Automating Security — Turning it up to 11!

Richard Haigh
Compliance at Velocity

--

BY RICHARD HAIGH

My name is Rich, and I am an automation addict — there, I’ve said it! For the last decade I have been evangelising and putting automation into action to help provide repeatable and reproducible (more on these two important words later) systems to deliver code and monitor systems.

If you looked at the projects I have delivered you would suggest my main drivers have been to provide low-risk systems that can operate at scale — satisfying both the Devs’ appetite for pace, and the Ops’ appetite for stability. On one level, this is true. However, in reality I have been working to make people happier — saving them from day-to-day drudgery and freeing up their time to focus on interesting and challenging work. My recipe is fairly simple. Find a process (one that gets repeated a lot) and codify it where you can — you know the story.

I’ve had a lot of success over the years putting these sorts of systems in place but there has always been an area that has eluded me, my automation nemesis: security and governance.

§ **DATA BLOCK**
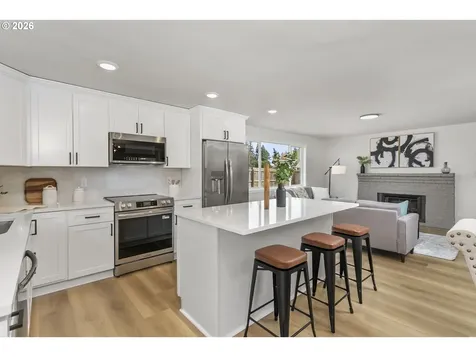 174 SW 10th Avenue Canby OR 97013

§ **EXPLORE THE MATERIAL**
1. Summarize the post on automating security in two sentences.
2. In the post on automating security, which area does the author call an automation nemesis?
3. Reproduce the passage from the post on automating security starting with "My name is Rich, and" and going on through "and monitor systems.".

§ **SOLUTIONS BELOW**
1. Richard Haigh describes a decade spent promoting and applying automation to build repeatable and reproducible systems for delivering code and monitoring systems. The real aim of this work was to free people from day-to-day drudgery, yet security and governance have remained the one area that automation has eluded.

2. Security and governance.

3.
My name is Rich, and I am an automation addict — there, I’ve said it! For the last decade I have been evangelising and putting automation into action to help provide repeatable and reproducible (more on these two important words later) systems to deliver code and monitor systems.